Virtual Atomicity (was: purse deposit and the Cambio)
Mark S. Miller
markm@caplet.com
Thu, 24 Jun 1999 13:42:25 -0700
At 05:29 PM 6/18/99 , Ka-Ping Yee wrote:
>Date: Fri, 18 Jun 1999 03:30:11 -0700 (PDT)
>From: Ka-Ping Yee <ping@lfw.org>
>The deposit method
>provides a little extra atomicity good for some simple cases, but
>without a general way to do locking or reversible transactions
>you can't then compose new compound operations out of the elementary
>ones in ERTP that remain safely atomic.
[+] The Kernel-E contract must provide adequate atomicity constructs.
However, these don't need to resemble "locking" or "reversible
transactions". The Famed IBM 360 "Principles of Operation" (The POO)
introduced the term "unit of operation". Computation proceeds forward one
unit of operation at a time. Each unit of operation transforms a
well-definable computation state into another well-definable computation
state. Units of operation are interleaved, but computation as a whole is
faithfully describable as a serializable sequence of such atomic units. For
the 360, the unit was typically the instruction.

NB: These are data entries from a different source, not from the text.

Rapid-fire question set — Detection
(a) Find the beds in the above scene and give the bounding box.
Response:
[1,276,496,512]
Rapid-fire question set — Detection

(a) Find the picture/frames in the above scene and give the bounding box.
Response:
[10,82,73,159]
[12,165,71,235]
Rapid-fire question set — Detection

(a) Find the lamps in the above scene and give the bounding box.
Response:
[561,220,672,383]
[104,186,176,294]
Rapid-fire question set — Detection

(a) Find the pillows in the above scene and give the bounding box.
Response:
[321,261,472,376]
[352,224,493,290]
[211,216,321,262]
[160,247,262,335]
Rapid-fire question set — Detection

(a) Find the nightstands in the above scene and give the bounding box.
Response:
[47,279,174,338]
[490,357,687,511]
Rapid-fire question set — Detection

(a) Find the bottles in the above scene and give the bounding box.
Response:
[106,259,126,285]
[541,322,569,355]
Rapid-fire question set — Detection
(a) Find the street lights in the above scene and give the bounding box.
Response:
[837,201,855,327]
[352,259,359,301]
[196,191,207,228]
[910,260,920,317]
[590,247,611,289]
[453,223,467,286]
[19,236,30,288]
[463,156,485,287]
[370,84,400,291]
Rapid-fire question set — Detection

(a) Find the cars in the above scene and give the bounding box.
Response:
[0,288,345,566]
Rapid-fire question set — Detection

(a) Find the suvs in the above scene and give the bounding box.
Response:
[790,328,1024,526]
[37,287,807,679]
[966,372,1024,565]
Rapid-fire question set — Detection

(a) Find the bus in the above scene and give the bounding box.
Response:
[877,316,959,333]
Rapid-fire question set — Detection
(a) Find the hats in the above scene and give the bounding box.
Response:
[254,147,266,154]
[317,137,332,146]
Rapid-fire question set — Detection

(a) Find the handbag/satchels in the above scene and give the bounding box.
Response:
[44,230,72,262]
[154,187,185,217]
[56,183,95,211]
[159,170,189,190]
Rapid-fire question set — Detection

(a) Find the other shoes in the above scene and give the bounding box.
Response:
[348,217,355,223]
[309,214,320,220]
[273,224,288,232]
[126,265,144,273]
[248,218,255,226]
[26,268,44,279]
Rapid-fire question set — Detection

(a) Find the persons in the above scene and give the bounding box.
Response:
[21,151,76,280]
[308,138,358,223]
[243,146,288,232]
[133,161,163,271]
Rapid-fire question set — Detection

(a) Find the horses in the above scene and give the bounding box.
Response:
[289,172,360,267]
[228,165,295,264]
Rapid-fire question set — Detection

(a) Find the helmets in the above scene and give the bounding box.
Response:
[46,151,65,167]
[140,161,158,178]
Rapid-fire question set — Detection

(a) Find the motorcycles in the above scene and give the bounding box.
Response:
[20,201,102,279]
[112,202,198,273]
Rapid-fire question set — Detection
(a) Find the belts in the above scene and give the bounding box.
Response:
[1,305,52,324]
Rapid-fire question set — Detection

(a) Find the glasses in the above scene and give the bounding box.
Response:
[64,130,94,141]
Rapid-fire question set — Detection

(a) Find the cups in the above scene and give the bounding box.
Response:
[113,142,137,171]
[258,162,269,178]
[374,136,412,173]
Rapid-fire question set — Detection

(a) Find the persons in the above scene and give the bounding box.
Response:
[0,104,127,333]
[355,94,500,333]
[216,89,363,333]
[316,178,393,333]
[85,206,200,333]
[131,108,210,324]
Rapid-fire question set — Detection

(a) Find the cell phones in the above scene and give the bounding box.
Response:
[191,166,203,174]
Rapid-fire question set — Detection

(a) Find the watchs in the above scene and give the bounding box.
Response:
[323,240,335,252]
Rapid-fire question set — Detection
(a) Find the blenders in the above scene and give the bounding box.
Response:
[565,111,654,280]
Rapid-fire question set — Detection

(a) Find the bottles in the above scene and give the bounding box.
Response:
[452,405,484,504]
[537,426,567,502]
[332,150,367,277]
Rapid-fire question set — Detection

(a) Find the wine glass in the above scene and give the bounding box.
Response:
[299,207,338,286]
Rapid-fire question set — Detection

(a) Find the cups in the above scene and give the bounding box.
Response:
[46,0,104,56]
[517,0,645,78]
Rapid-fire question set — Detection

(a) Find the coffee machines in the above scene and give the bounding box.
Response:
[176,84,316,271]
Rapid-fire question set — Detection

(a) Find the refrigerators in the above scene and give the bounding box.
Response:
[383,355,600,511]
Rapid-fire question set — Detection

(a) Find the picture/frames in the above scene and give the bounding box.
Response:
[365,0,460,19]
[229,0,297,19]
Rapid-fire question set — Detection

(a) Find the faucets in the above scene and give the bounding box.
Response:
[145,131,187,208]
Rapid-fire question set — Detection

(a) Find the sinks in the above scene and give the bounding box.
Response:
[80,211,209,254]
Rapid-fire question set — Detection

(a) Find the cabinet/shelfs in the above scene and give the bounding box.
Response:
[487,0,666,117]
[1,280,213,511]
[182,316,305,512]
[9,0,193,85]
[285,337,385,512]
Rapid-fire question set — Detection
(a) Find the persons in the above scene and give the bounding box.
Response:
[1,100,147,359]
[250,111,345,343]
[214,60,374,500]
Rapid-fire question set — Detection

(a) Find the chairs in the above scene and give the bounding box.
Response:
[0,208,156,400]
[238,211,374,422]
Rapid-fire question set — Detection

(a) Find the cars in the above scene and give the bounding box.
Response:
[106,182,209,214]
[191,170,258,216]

But some instructions, like
block move, were a composite of such units.
Norm & Jonathan, please correct me here, as I'm probably about to screw up,
but here goes:
In KeyKOS & EROS, the units of operation are
1) Whatever the user-mode-instruction units of operation are.
2) The message pass (or gate jump). Call, Fork, & Return
3) When the invoked object is a kernel object, the servicing of the
request. (Thereby avoiding the need to include kernel state in
the definition of "computation state".)
At a higher level, KeyKOS's and EROS's monitor-like exclusive entry into a
domain enables domains to service many requests as if the entire servicing
of a single request were a similar atomic unit, even though it involves many
machine instructions that are interleaved in time with machine instructions
elsewhere. Where this fiction is successful, one may imagine a "virtual
unit of operation".
One can similarly define E's semantics in terms a hierarchy of such units of
operation.
* At the lowest level are the individual eval, match, and call steps in
evaluating Kernel-E parse tree. The semantics of the E virtual machine is
defined in terms of Kernel-E parse trees (really ASTs), not instructions.
However, in order to do a POO style semantics, I need to show an "explicit
control evaluator", essentially a register machine (ref Sussman & Abelson,
"Structure and Interpretation of Computer Programs") rather than a mutually
recursive evaluation algorithm, as the latter hides computation state.
Fortunately, an explicit control evaluator is at least as straightforward to
define as an instruction interpreter.
>From the point of view of such a definition, all accessible Java is
primitive, even when it calls back into E. Which brings us to stack frames.
* The next layer is stack-frame to stack-frame, or caller-to-callee. Since
1) E requires strict stacking discipline, 2) there may be at most one stack
executing inside a vat, and 3) (as we'll see in the next item) a vat only
has synchronous access within the vat; therefore we guarantee that the state
synchronously accessible to a caller after return from a callee must be the
synchronously accessible state in which the callee was called + modification
performed *only* by this callee (and his callees, etc..).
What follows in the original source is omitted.